In collaboration with Coursera, Google’s Grow with Google initiative offers classes in in-demand disciplines like user experience design and data analytics and has seen a considerable increase in enrolment.
These programs offer potential students quick, affordable alternatives outside of degree programs. Traditional online education providers that prioritise degrees might want to think about incorporating such services into their growth and competition plans.
More demand and higher expectations for quality also imply that students are becoming more astute about the returns on their educational investments.
The chance to acquire in-demand skills may be more significant to certain prospective students than a program’s or institution’s reputation, particularly those who plan to enter lucrative industries like IT.
In our learner segmentation study, nearly 50% of respondents stated they would only consider paying for education programs that have an anticipated good return on job outcomes, while 21% said they would only consider enrolling in a college to acquire a degree if the college was “top-ranked.”
Three Strategic Moves That Could Unlock Opportunities
Potential development opportunities exist within these market forces for online education providers, but in order to seize these chances, providers may need to take risky actions by adjusting and pivoting their tactics.
Adults of various ages can swiftly acquire the skills necessary to fill these positions and advance their career paths through online education.
Employers in industries ranging from healthcare to cybersecurity are having difficulty finding suitable staff. Workers are reassessing their job options and wanting to enter higher-paying sectors at the same time.
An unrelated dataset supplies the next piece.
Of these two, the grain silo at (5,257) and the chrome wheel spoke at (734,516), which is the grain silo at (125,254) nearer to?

Online education providers could think about three tactical actions to address these objectives, attract the attention of potential students, and set themselves apart from rivals: Transform career planning by integrating skill development and degree completion to meet student and labor market needs.
Sources: https://www.mckinsey.com/
2. Transform career planning and coaching services
In McKinsey’s learner survey, 35% of respondents stated that a stagnant career or stagnant job search was their primary reason for considering further education.
Online schools might proactively and consistently interact with students to define clear goals, work toward those goals, and alter programming as necessary in order to give learners stronger and better-aligned career outcomes and enhance the possibility of job placement in high-paying employment.
In the past, students have begun their professional lives by selecting a major in the first or second year of a degree program and looking for a job in a relevant field prior to graduation.
This paradigm offers nothing to actually support learners throughout their travels and makes the assumption that learners are well-informed on which programs or courses to pursue.
In particular in digital environments where networking, information sessions, and other forms of exposure to careers may lack in quality and quantity, merely providing an educational experience with little connection to a learner’s postgraduate context is probably not enough to help students achieve career goals.
More than one-third of adults, according to a Strada survey, would choose a different major if they could start over. People with greater incomes expressed less regret about their choice of major.